Получалась довольно интересная картина: вроде бы вестовой Казачок объехал полмира — на поездах, подводах, речных, морских и океанских кораблях, где только не побывал и имел полное право гордиться своими путешествиями перед товарищами по полку... Но если вдуматься, то выходило, что заноситься нечем: много Осип ездил, да мало узнал. Известно, что цирковые арены во всем мире одинаковы, тринадцать метров в диаметре. Вот их-то Юлиус больше всего и видел, и рядом с ним работали, ненадолго уезжали и снова встречались одни и те же знакомые акробаты, дрессировщики, канатоходцы, клоуны. Мелькали вокзалы, площади, бульвары, порты и пристани, рестораны, харчевни, трактиры, церкви, пагоды, кумирни, дворцы и фанзы, вертелись в памяти, словно разноцветные стекляшки в трубочке, подаренной тетей Франческой. В душе оставалось лишь то, что связывало с Родиной, с домом, семьей. Так в маньчжурском городе Харбине, в цирке с названием «Мартиний и Милений», он вдруг увидел своего любимого старшего брата Володю. Не въяве увидел, а на фотографии, вывешенной в фойе. То был снимок, вырезанный из журнала «Нива», и на нем брат стоял рядышком с двумя, наверное, самыми знаменитыми силачами России, да и всего мира, слева Иван Поддубный, в центре Иван Заикин. Кто-то, увидев их, сказал: «Три богатыря». Они сфотографировались в этом самом цирке в 1910 году, когда проходил чемпионат борцов.

Роберто и Франческа привязались к мальчику, относились к нему все душевнее. Наверно, еще и потому, что детей у них не было. Они хорошо его одевали, сытно кормили, но не учили. Сами не читали и не писали по-русски, да Роберто и не считал грамотность нужной для циркового артиста. И мальчик, блиставший на манеже, знал лишь буквы и по складам читал вывески.
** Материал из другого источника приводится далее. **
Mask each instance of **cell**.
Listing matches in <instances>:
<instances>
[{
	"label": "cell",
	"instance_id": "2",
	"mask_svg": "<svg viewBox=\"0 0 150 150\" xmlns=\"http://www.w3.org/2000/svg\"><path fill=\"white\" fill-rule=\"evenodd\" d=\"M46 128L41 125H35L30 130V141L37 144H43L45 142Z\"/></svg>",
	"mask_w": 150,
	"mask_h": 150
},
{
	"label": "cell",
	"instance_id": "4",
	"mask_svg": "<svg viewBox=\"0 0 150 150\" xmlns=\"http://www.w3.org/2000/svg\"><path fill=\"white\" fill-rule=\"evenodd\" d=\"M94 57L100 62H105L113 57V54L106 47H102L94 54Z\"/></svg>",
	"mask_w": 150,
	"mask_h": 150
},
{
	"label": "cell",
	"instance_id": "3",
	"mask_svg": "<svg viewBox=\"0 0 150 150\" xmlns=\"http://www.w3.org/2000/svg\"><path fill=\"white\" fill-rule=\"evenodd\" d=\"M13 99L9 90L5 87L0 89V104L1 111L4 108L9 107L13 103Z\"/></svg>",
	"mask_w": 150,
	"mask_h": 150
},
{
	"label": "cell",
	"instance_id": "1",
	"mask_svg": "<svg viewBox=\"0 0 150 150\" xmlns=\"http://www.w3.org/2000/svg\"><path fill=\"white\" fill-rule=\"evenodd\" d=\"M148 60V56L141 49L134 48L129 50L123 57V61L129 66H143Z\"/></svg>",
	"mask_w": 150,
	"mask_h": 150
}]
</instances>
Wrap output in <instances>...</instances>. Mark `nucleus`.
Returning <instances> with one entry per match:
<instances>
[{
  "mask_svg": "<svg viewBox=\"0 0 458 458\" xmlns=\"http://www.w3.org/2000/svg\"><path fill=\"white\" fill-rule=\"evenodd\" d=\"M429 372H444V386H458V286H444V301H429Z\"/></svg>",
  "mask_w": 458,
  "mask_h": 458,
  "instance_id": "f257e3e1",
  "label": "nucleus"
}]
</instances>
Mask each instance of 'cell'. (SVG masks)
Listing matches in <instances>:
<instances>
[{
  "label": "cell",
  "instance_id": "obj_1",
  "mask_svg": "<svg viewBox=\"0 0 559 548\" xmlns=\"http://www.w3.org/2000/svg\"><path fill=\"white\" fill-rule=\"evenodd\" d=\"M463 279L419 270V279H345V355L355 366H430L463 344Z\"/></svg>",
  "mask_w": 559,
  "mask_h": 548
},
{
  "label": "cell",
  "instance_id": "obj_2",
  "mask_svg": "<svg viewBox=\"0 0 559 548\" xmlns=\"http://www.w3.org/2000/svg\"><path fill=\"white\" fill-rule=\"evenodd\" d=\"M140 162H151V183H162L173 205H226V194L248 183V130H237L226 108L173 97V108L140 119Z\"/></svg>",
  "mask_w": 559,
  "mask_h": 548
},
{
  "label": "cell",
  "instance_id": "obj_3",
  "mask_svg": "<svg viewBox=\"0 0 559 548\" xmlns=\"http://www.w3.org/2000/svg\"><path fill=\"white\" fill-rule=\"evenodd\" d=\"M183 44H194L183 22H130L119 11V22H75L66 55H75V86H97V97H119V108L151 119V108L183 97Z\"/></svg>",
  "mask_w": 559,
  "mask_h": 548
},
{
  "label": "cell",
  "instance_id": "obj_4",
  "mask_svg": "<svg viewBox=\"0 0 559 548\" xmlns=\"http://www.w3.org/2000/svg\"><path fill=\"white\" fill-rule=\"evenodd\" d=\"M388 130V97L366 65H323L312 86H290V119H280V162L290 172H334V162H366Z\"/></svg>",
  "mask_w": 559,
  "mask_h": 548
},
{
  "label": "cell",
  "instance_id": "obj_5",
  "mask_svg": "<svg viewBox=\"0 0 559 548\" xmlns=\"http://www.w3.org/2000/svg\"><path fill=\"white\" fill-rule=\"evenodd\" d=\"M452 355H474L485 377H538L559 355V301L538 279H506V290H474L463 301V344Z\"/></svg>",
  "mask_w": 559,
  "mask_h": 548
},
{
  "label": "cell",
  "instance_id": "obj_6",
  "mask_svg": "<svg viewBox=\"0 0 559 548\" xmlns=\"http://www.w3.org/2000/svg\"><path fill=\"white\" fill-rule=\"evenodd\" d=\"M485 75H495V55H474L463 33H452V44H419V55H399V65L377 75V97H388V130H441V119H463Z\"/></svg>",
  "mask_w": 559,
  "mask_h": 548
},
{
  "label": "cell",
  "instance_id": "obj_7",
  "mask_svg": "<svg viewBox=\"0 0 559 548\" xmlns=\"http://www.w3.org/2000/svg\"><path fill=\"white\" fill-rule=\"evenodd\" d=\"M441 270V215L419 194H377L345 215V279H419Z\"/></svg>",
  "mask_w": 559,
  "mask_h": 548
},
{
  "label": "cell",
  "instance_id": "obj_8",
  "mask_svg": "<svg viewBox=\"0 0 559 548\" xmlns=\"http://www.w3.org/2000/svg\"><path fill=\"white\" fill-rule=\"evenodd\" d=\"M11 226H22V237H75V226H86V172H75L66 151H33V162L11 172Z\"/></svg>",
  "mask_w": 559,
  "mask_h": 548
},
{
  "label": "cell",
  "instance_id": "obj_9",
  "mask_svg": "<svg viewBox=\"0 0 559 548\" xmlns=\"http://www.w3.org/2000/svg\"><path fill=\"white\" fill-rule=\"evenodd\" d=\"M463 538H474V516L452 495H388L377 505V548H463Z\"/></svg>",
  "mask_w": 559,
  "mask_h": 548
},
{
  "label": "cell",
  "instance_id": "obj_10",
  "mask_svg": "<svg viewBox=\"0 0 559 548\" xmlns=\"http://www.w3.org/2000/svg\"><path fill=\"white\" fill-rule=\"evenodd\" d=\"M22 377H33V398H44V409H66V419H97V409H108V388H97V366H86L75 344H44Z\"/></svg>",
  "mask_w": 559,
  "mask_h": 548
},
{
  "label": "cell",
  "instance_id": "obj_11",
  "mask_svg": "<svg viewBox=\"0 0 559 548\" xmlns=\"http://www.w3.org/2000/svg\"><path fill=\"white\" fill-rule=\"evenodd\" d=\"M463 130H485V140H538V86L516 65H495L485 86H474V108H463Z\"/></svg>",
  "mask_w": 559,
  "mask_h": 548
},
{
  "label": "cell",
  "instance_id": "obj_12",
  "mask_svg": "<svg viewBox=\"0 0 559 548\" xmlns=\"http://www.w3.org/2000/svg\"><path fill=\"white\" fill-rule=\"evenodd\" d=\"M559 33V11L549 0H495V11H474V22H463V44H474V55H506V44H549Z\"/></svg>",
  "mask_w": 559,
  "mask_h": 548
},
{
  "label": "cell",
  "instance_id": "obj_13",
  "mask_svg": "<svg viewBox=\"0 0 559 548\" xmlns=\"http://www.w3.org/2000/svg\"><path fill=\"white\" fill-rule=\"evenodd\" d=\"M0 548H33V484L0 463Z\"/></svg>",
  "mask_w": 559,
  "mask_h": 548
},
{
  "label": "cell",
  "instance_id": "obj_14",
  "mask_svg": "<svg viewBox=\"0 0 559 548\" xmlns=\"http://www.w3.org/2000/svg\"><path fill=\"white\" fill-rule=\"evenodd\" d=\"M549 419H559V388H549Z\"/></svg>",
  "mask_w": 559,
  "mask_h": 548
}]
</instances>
Зато, памятливый и любопытный, походя, крутясь среди местных ребятишек, нахватался разноязычных слов, так что вполне мог изъясняться на монгольских и китайских базарах, кое-что понимал и по-японски.

Ему исполнилось двенадцать, когда разразилась мировая война. И неожиданно для Юлиуса все переменилось. Он-то полагал, что никогда не расстанется с Кальдовареско и доброй Франческой. Но чета португальцев решительно засобиралась в Европу. Не спрашивая согласия, купили билет и на мальчика.

И теперь, спустя много лет, Осип до мелочей помнит тот осенний день 1914 года. Большой белый пароход у пристани. Последний их разговор. Подхватив чемоданы, учитель направился было к трапу. А у него, двенадцатилетнего мальчика, все путалось в голове, он не мог заставить себя пройти этот десяток саженей и взобраться на высокий борт. Понимал, что предстоят не просто гастроли, пусть самые дальние и долгие, предстоит разрыв с родиной, с домом, возможно, навсегда. А оставшись в России, он еще хоть как-нибудь доберется до Верхнеудинска к маме, а там, глядишь, вернется отец...

— Я не поеду, дядя Роберто, — как мог, решительно сказал Осип.

Видимо, Кальдовареско сразу почувствовал его правоту. Усы его дрогнули, он даже не пытался уговаривать, махнул рукой. На прекрасных и грустных глазах тети Франчески выступили слезы.

Дядя Роберто поставил к ногам своего ученика большой и тяжелый зеленый ящик. В нем была цирковая аппаратура, с которой Осип работал, реквизит и одежда. Акробат верил, что его ученик еще вернется на манеж. Прощаясь, Кальдовареско сказал:

— Ты есть артист, мой мальшик.

И Юлиус действительно вернулся в цирк. Но это произошло шесть лет спустя.